Why climate science needs more lunatics

moonDr Jan Zika, NERC Independent Research Fellow in the Department of Physics and a Grantham Affiliate explains why we need brilliant climate scientists now more than ever before.

In 1560, our moon did something that it does only every generation or so. As it circled the Earth at a stately pace of one rotation per 27 days, it found itself directly between us and the Sun. This cast a great shadow over Europe, causing great panic.

Remarkably for this period, 400 years before humans left the Earth and set foot on the dusty lunar surface, this mystical and awe-inspiring occurrence was predicted by the Copernican model of the cosmos. Moved by the power of this new science, an unassuming young Danish scholar called Tycho Brahe decided to dedicate his superior intellect to studying the stars.

Tycho Brahe
Tycho Brahe

He fast became one of great thinkers of the Renaissance and was one of the first to question the belief that the universe is unchanging. Now in 2015, our home planet is at risk from the less visible, but far less benign shadow of climate change. Are we due a new generation of Brahes, great thinkers who can propel our understanding forward?

There is no better test of a science than its ability to make and verify predictions. In the late 19th century, Arheneous first proposed a theory that a blanket of certain gases in the atmosphere was helping to insulate the planet. Over a century later, there is still an astronomical amount we don’t fully understand about our planet’s climate system.

A delicate heat balance

The climate turns out not to be as predictable as Brahe’s eclipse. We humans exist within a thin fraction of the climate system; typically experiencing winds from the lowest kilometre of the atmosphere and ocean currents from the shallowest 50 metres of the ocean.

We can think of the temperature in this zone like a variable bank balance. Solar radiation deposits a continuous stream of income, heat radiated out to space is like our regular spending, and savings are made for a later date as heat deposited into the deep ocean.

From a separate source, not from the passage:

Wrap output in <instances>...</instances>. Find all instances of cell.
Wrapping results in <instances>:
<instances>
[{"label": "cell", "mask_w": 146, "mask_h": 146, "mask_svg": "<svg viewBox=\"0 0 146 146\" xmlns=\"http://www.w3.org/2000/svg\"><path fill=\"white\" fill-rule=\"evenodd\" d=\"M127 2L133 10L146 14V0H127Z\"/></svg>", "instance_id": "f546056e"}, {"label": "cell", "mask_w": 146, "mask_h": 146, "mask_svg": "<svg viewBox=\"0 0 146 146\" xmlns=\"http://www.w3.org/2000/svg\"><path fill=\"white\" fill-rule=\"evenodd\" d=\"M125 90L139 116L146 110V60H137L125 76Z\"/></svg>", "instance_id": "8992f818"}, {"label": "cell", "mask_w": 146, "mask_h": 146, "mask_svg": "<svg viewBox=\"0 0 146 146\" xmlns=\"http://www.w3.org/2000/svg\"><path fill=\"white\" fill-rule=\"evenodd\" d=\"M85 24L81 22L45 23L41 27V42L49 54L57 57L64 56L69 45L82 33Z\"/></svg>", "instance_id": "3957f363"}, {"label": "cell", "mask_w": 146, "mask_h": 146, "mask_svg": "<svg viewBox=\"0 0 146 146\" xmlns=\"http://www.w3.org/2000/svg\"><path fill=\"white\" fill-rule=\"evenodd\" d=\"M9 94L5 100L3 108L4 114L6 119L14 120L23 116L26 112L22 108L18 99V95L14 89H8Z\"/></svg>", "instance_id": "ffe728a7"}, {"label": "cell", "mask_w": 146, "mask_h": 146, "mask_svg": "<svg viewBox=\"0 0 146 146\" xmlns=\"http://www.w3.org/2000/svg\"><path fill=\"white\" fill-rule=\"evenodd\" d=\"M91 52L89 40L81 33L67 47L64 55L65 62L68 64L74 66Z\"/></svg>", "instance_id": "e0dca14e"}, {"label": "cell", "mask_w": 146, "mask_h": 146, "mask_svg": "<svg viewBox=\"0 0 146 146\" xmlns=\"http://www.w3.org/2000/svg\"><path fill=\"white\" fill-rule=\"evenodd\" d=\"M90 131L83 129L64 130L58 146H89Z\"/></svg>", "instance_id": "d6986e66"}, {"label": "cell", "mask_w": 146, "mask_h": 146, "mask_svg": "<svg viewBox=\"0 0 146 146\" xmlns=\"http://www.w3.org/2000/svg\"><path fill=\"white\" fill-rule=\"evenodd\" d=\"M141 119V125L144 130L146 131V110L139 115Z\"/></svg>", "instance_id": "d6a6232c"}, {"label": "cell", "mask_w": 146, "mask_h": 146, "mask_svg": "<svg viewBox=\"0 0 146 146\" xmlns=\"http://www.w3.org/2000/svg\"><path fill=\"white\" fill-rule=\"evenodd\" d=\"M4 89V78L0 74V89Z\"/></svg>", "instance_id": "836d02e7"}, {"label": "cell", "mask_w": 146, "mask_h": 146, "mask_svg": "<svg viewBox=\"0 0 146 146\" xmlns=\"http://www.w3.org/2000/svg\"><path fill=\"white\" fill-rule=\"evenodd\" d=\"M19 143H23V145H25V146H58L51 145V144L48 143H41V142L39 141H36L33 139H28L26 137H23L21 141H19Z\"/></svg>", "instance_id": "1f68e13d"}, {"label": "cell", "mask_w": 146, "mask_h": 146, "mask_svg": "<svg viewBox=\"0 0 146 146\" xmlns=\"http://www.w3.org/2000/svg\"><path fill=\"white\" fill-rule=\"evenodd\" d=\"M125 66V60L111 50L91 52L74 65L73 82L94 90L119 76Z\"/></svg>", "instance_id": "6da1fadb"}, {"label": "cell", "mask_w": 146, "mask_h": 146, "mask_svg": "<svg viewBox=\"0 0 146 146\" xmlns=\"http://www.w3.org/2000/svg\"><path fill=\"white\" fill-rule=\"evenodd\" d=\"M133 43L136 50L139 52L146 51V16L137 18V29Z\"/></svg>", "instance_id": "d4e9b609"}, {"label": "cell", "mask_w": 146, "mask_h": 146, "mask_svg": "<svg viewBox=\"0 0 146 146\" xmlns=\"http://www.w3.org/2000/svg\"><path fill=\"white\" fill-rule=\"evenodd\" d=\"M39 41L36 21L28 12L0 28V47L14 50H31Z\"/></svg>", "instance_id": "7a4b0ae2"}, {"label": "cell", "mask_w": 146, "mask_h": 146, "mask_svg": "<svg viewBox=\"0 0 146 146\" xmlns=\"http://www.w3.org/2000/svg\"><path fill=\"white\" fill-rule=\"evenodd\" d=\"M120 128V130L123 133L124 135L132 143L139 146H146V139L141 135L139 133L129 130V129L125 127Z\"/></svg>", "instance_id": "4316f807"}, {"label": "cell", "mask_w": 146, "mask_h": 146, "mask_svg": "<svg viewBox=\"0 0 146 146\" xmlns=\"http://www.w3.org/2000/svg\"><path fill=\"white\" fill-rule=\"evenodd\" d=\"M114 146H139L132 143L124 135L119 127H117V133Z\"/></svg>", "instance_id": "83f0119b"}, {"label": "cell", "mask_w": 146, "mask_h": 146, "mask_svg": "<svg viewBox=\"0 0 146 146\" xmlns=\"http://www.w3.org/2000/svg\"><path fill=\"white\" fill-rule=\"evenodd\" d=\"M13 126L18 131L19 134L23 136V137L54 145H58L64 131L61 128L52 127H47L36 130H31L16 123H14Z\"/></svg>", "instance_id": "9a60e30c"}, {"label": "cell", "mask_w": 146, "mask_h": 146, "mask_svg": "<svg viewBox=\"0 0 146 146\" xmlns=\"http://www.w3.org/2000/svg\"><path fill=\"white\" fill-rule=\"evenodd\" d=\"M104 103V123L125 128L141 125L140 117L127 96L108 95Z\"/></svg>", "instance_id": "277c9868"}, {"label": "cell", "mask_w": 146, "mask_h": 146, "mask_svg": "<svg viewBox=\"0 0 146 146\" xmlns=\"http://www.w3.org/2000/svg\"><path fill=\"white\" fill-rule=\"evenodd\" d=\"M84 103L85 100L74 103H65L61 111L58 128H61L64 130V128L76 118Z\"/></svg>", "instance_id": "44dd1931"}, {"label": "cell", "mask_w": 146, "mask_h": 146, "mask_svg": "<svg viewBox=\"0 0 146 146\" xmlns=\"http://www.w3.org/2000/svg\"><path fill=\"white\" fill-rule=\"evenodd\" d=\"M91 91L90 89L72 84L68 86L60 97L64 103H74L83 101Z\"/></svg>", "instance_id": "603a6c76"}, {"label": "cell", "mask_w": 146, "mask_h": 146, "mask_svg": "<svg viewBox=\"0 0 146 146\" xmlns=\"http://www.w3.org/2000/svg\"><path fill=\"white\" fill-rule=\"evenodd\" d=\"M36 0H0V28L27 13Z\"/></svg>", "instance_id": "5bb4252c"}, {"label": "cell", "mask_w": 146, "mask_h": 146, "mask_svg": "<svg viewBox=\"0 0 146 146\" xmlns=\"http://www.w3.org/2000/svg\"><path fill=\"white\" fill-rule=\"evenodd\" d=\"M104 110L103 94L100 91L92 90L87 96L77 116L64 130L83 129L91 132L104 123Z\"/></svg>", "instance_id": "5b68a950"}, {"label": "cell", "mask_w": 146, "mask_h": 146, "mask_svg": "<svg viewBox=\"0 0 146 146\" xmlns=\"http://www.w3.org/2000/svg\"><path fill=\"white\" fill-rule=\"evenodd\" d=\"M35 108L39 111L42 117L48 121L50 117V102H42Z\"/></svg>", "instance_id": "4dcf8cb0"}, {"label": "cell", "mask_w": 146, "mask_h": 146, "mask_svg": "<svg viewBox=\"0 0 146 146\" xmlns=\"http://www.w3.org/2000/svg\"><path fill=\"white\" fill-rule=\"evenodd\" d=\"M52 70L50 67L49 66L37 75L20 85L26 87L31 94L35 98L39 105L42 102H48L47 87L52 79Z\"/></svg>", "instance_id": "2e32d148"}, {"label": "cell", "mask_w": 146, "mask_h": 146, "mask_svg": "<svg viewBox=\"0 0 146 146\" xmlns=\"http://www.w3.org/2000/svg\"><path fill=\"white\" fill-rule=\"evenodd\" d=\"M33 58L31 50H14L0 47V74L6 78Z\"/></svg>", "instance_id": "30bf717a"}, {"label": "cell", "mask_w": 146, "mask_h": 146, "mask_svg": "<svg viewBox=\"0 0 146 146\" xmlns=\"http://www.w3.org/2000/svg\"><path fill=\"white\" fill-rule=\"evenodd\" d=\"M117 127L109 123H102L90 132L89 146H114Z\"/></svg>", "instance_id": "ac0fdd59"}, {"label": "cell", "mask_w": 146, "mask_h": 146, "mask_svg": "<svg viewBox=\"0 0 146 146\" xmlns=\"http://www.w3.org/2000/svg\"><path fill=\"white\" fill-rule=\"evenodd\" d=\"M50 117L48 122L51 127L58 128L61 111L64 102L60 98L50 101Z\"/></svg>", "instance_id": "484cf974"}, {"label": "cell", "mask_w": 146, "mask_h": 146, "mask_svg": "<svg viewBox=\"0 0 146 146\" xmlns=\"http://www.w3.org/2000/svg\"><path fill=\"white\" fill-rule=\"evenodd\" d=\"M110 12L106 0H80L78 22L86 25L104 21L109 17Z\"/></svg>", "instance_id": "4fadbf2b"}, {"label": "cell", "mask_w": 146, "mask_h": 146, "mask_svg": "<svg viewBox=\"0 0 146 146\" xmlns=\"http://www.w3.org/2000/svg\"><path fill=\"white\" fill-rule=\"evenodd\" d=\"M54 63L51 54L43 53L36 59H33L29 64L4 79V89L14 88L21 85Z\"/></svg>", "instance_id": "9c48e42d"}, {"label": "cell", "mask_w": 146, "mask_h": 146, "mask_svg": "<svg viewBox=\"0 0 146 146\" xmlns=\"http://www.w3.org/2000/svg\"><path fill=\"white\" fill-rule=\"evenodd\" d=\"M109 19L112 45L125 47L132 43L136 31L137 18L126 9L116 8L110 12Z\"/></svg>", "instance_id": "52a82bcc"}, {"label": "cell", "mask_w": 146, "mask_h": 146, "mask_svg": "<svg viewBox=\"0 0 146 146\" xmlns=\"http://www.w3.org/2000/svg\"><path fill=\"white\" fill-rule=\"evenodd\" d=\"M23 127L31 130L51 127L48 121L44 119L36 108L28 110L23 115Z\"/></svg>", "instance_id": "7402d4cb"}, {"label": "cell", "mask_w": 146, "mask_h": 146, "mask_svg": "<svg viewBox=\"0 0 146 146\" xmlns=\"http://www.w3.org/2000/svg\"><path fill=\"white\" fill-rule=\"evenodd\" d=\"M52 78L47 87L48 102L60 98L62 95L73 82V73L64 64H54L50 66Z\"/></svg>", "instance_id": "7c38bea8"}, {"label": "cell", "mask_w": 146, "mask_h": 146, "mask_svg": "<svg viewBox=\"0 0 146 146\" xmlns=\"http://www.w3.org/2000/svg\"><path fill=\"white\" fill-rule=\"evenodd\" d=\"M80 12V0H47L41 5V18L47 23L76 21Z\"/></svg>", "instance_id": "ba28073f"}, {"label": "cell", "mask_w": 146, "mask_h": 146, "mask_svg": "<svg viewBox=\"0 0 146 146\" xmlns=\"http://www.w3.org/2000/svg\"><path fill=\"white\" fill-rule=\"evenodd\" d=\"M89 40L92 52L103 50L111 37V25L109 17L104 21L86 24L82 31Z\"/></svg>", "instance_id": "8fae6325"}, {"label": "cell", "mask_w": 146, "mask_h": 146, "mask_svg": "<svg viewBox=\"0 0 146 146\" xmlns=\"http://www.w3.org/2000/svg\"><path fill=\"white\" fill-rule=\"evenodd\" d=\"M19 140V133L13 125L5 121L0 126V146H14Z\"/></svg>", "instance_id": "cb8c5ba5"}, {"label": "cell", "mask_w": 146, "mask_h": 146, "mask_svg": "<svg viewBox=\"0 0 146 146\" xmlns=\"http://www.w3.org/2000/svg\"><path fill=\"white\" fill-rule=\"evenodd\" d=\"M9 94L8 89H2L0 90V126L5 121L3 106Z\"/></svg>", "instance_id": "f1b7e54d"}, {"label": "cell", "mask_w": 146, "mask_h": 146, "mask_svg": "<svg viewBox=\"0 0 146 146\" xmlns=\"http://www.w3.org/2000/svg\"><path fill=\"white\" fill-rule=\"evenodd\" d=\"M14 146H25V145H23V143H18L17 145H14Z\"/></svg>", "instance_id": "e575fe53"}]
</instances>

Basic physics tells us that greenhouse gases reduce the amount of heat lost to space. In the absence of other effects, the balance of heat grows in the thin layer we occupy. Just as unexpected bills affect our own bank balance though, a plethora of changeable processes affect Earth’s surface temperature.

The ocean as a heat sink

One of these processes, which sees heat being stored in the ocean, can lead to a slowing and even temporary reversal of surface warming. Between 1997 and 2014, the earth did warm, but at a slower pace than it had before – in large part due to increased storage of heat in the ocean – the reasons for which we discuss in a recent Grantham briefing paper.

From studying this period of slower warming we have learnt a great deal about the climate system, including that the winds along the equator that expose deep cold water to the surface are more variable from decade to decade in the real climate than in the computer models that have so far been used to predict future temperatures.

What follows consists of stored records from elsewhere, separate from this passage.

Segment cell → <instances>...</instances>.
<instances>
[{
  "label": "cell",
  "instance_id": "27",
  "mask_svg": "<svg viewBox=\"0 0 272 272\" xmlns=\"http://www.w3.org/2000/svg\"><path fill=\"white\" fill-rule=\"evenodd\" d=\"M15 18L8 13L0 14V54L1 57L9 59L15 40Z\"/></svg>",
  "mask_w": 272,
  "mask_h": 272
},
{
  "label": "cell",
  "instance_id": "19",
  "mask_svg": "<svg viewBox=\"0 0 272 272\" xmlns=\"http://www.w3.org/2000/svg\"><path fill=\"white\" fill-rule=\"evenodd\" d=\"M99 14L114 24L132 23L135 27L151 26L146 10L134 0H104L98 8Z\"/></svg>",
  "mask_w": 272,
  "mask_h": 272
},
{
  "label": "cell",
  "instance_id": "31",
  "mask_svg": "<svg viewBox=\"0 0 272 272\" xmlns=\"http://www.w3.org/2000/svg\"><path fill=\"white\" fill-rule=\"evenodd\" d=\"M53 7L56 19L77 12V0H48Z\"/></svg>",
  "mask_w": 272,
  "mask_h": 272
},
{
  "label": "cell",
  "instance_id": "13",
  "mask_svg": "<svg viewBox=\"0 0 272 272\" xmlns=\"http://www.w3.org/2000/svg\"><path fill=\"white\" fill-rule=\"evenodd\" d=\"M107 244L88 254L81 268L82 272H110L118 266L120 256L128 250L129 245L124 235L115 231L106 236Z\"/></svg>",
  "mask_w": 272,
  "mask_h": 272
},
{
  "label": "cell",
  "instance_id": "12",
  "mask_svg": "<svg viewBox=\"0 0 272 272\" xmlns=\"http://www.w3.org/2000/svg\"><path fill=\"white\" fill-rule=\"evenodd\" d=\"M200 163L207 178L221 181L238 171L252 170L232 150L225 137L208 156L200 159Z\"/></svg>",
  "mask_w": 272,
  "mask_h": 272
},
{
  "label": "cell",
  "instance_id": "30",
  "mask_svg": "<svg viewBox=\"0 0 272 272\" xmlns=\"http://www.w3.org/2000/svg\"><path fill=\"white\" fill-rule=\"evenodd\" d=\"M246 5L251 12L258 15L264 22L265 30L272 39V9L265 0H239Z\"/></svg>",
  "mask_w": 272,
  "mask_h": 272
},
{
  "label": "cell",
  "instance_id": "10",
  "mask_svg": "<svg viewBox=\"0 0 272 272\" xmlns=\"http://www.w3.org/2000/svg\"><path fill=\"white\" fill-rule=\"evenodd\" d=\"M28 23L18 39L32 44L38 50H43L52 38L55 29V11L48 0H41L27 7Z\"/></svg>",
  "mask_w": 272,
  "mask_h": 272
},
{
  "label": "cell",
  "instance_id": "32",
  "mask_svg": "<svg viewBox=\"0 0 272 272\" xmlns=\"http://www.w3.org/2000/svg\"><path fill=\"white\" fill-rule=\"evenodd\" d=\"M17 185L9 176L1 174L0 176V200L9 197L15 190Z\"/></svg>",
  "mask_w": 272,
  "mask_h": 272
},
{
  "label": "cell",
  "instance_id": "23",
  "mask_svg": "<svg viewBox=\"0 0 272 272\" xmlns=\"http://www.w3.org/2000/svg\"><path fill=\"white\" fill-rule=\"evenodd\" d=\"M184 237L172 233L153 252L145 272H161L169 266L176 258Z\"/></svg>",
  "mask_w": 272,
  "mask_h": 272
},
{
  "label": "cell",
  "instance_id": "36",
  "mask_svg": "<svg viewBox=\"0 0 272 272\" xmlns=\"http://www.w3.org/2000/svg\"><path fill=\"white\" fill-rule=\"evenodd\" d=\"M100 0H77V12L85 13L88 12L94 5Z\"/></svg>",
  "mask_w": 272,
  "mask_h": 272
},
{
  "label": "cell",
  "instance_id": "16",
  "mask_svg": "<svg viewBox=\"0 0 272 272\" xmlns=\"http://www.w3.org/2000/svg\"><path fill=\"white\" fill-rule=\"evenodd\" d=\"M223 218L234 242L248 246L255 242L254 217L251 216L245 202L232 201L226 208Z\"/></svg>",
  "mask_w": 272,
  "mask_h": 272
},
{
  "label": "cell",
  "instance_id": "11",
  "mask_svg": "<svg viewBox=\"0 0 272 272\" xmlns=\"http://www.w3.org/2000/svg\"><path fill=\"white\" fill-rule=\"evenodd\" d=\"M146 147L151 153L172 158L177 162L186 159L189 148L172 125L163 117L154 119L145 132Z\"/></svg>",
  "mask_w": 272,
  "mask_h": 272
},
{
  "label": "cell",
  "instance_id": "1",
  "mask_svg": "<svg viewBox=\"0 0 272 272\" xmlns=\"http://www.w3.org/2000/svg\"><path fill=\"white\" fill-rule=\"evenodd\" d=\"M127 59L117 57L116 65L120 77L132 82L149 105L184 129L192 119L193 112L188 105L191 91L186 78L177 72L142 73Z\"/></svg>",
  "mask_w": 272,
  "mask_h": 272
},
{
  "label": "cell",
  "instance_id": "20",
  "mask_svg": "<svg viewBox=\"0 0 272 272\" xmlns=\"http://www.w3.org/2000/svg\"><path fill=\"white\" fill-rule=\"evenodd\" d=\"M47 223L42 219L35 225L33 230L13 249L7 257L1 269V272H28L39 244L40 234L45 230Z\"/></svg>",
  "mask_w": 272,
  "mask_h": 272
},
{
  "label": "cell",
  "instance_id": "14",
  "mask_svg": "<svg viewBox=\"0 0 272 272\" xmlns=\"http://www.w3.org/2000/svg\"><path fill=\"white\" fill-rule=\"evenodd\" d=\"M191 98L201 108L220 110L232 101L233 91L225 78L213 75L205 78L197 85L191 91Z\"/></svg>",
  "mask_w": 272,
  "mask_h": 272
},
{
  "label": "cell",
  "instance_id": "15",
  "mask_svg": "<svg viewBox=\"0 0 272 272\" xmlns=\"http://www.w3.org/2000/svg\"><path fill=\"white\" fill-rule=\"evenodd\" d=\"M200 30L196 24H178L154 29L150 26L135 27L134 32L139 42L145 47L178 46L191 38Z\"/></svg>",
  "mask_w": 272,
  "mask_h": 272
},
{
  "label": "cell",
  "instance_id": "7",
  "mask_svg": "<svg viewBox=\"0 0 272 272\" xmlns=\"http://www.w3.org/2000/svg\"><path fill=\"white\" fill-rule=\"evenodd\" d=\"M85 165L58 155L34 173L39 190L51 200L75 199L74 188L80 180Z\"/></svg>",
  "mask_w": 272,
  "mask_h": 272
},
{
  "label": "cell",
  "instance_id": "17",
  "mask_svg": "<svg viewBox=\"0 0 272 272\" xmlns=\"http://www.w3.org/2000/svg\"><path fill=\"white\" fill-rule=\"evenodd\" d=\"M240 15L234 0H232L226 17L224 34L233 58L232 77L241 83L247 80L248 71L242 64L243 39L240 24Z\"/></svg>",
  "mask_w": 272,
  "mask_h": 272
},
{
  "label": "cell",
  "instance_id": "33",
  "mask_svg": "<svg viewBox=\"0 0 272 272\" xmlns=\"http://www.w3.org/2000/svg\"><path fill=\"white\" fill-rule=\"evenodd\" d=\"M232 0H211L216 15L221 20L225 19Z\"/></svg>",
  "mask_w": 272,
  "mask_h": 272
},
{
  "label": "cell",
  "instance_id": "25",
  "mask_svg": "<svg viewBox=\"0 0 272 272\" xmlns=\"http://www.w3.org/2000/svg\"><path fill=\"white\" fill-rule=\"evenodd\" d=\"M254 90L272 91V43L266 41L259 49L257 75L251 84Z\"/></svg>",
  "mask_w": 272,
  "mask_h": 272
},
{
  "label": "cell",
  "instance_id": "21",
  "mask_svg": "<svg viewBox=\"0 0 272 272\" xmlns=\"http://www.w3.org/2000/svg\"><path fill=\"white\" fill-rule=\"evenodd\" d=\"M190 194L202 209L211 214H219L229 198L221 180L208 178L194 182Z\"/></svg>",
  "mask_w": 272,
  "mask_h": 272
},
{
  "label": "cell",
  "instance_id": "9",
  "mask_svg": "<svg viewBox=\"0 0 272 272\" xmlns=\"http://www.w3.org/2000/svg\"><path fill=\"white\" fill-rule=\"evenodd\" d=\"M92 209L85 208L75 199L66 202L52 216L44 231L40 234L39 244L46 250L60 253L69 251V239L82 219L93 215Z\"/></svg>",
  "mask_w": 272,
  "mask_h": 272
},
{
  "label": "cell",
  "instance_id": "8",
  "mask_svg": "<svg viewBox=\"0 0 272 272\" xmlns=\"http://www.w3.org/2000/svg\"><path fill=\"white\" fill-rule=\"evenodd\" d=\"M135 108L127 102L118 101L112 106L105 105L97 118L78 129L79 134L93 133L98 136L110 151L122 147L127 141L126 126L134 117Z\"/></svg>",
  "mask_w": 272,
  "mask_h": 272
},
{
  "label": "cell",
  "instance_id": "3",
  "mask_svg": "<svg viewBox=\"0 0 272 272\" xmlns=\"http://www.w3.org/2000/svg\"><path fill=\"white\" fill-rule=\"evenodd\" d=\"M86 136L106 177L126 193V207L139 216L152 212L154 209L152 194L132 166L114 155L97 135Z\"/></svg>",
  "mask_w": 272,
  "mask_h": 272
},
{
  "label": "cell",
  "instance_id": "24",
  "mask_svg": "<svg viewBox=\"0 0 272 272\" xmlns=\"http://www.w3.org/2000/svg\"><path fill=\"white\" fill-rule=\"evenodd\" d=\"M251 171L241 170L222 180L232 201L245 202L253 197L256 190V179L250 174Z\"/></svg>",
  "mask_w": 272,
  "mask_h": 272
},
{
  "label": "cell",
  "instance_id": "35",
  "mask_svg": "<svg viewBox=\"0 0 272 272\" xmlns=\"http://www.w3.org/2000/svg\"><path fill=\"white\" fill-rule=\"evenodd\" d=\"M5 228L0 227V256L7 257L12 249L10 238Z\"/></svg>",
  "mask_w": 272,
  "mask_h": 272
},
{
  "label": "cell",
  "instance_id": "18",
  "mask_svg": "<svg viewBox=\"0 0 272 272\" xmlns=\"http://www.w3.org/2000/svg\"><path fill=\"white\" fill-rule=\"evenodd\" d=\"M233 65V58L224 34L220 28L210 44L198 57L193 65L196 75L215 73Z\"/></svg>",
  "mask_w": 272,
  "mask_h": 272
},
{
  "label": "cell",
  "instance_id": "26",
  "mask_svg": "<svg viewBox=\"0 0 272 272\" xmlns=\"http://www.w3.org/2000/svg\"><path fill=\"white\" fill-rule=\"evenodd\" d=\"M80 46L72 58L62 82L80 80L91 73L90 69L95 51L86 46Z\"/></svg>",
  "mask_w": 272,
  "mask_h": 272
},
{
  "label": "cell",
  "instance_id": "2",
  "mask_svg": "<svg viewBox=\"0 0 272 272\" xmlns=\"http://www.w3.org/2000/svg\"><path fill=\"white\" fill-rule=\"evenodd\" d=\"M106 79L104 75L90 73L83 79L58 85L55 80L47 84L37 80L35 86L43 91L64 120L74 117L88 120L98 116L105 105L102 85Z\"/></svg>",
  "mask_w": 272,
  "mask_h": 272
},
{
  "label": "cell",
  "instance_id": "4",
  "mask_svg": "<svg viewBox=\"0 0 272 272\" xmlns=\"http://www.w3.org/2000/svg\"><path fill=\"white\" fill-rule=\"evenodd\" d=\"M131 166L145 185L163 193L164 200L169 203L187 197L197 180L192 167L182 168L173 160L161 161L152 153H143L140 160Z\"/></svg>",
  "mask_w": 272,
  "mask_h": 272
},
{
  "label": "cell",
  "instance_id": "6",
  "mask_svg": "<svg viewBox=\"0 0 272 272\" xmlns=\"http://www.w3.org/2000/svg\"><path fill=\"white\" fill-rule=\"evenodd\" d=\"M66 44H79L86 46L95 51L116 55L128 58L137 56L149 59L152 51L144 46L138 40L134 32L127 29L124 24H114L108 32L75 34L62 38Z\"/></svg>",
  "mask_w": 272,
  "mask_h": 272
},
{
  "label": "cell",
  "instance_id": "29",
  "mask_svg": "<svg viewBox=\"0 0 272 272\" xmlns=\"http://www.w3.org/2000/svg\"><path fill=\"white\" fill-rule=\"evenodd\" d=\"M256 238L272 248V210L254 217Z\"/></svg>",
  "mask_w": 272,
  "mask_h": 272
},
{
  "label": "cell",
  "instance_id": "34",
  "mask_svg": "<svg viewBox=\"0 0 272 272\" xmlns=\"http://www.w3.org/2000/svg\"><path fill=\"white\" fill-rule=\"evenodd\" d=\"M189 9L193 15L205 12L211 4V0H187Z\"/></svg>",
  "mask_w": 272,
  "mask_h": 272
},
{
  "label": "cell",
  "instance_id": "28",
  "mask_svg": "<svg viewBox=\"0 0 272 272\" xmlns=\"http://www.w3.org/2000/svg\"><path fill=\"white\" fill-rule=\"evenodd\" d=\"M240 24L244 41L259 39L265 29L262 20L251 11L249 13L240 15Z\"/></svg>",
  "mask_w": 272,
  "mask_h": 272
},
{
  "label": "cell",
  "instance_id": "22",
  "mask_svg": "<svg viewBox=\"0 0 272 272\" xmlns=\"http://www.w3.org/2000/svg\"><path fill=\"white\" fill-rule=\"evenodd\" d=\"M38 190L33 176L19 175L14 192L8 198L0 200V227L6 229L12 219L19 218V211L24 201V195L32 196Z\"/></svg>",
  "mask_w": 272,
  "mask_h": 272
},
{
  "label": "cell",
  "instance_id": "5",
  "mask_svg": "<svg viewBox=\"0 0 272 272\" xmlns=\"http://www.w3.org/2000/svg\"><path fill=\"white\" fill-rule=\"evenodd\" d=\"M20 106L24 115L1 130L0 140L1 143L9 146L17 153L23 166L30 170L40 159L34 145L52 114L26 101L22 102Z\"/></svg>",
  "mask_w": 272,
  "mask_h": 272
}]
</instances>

Cycles in the oceans’ circulation are now giving back some of this heat, and aided by a record El Niño, 2015 is most likely to be earth’s warmest year on record. Continuing the trend from 2014, the current title-holder according to the World Meteorological Organisation. The prediction, made by scientists in the 1970s and 80s, and heard by the public at large in the 1990s, is emerging once again.

What’s the forecast?

Ocean circulation may still cause the decade following this one to be cooler than the present. It could also be far, far warmer, we don’t yet know. The same goes for the plethora of processes, which affect the surface temperature and climate at large scales. The list of largely unpredictable phenomena includes the physics of clouds, the effect of erupting volcanoes, variability in radiation from the sun and the cooling effects of atmospheric pollutants.

To help understand and predict these effects better we need the support of public and private donors and we need great minds to take to climate science in 2015, like Tycho Brahe took to astronomy in the 1560.

Regardless of whether the COP21 meeting in Paris yields significant pledges to cut greenhouse gas emissions, understanding of climate science will become more and more important.

As the Grantham Institute’s climate prediction tool shows, pledges from governments, put the world on course for well over 2oC of global warming.

Brahe may have become an astronomer on the basis of a visible yet benign prediction. The predictions made about the effects of the changing climate have been less visible but are becoming less and less benign. Let us hope the Tycho Brahes of today have been taking note.